Virtual Memory and Memory Viewpoints for Distributed Systems
Andre DeHon
Original Issue: April 1993
Last Updated: Fri Nov 5 13:15:19 EST 1993

This note takes an informal look at various schemes for supporting globally-addressed data in distributed-memory systems. This note is motivated by discussions between the MIT Transit Project and the STING group at NEC Research Institute.
One question which arose during our discussions is: ``What sort of memory support is required underneath STING.'' As we understand it, STING currently uses a Virtual Memory (VM) system to provide a global-address space which is valid across all processors. We need to make sure we understand what services of the VM system are really necessary for STING to run properly. The VM system may be providing the following:
We agree that there needs to be a globally-named address space which allows access to the shared data on any node in the machine. The question then arises as to whether the non-local memory references are implicit or explicit. In the implicit case, the local/remoteness is transparent to the processor/compiler, while in the explicit case, the local/remoteness is exposed to the processor/compiler.
At one extreme, the memory system can export a pure, global, shared-memory view. In such a scenario, all memory references look identical to the processor and compiler. When a remote references is issued for data which is not local or cached locally, the memory system takes care of acquiring the data ``behind the processor's back''. This scenario allows the compiler and processor to be oblivious to data location. Since the remoteness of memory operations is transparent to the processor, the compiler and processor have no a priori knowledge of how long each memory operation will require. With a reasonable cache, good locality of reference, and little sharing, this scheme performs well. In this scheme execution is delayed for the full latency of each remote operations during cache misses. Even with a good caching scheme, the latency of single-thread execution will be increased by compulsory and sharing-based cache misses.

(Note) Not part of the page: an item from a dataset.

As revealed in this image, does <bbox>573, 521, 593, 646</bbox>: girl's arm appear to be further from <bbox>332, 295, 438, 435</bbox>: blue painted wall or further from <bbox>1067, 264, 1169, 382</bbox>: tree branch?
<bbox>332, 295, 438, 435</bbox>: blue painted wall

At the other extreme, the memory system can require explicit references of global data separate from local-memory references. In this memory view, as embodied in TAM [CSS +91] [TCS92] or Split-C [CDG +93], standard memory references are issued and serviced from local memory. Global references are issued explicitly and in a split-phase manner. The arrival of the reply data enables the computations which require the globally referenced data. Here, the remoteness of data is exposed to the processor and compiler. In particular, the compiler distinguishes memory references which may require moderately large latency from those it knows will complete quickly. The split-phase operations allow the compiler to explicitly schedule the data reference and usage separately. The compiler may then schedule useful work from the same execution stream during the access latency.

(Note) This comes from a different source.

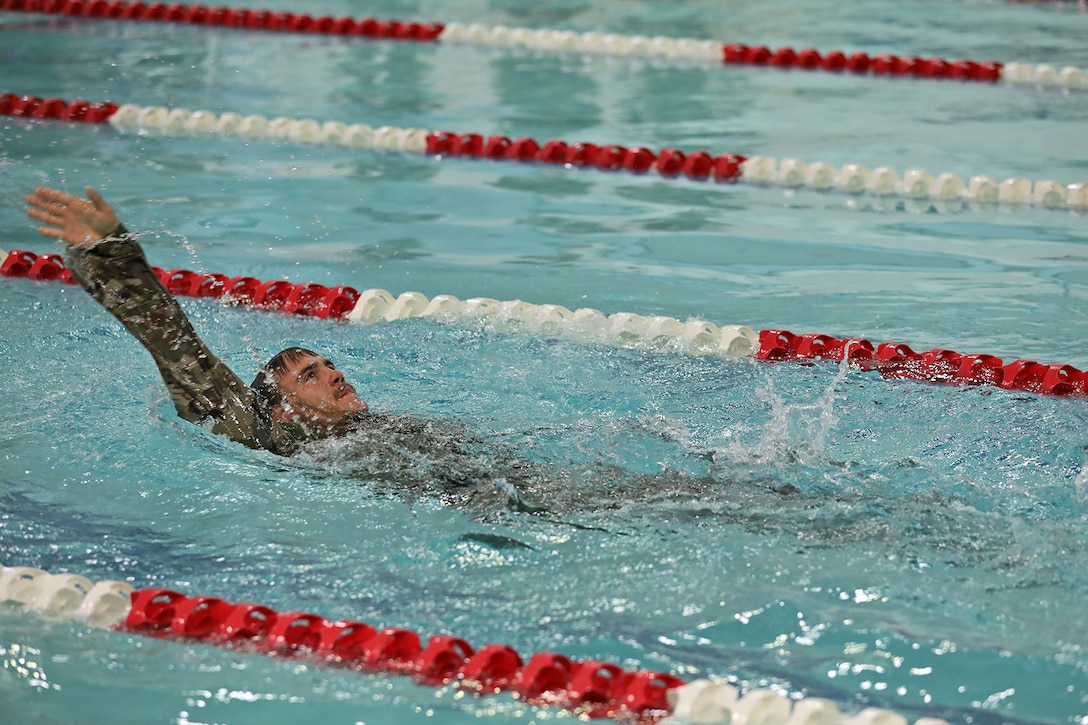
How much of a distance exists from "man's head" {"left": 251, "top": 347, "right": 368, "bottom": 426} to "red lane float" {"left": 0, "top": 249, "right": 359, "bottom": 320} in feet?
4.47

As articulated in [CSS +91], this model foregoes the use of a global-memory data cache. The results of global-memory fetches are placed in local memory where they are then operated upon. This, in effect, passes the job of locally caching global references to the compiler. The program can only take advantage of locality of reference for global data to the extent that the compiler can statically predict the data flow in the program.
The implicit view provides simple, clean memory semantics to the compiler and processor. However, hiding the latency of memory references does not allow the compiler to schedule execution as efficiently as possible. Compilation efficiency suffers because the compiler does not know anything about the latency of a memory operation and because the compiler cannot schedule the reference and consumption of data separately. Caching in an implicit setting mitigates the latency of many memory operations by exploiting temporal and physical locality of reference.
Explicit systems with no global-memory cache, empower the compiler to schedule execution of instructions within a thread as efficiently as possible by exploiting the knowledge that some memory operations may require large latency and allowing split-phase memory references. Without a cache, the only locality these systems can exploit is that which can be detected statically and scheduled by the compiler.
If we add an explicit prefetch operation to shared-memory hardware
support ( e.g. [LLG +91]), we can exploit most of the
benefits of the split-phase memory operations.
Further, if the compiler is designed to distinguish local and remote memory
references as much as possible, it can gain almost all of the benefits of
the explicitly referenced memory system. The only drawback relative to the
pure, implicit, shared-memory case is that some prefetch operations may be
unnecessary since the data may already be in the local cache. The prefetch
operation will, in all likelihood, consume memory system bandwidth and,
perhaps, execution cycles. Consequently, unnecessary prefetch operations
may be detrimental to execution efficiency.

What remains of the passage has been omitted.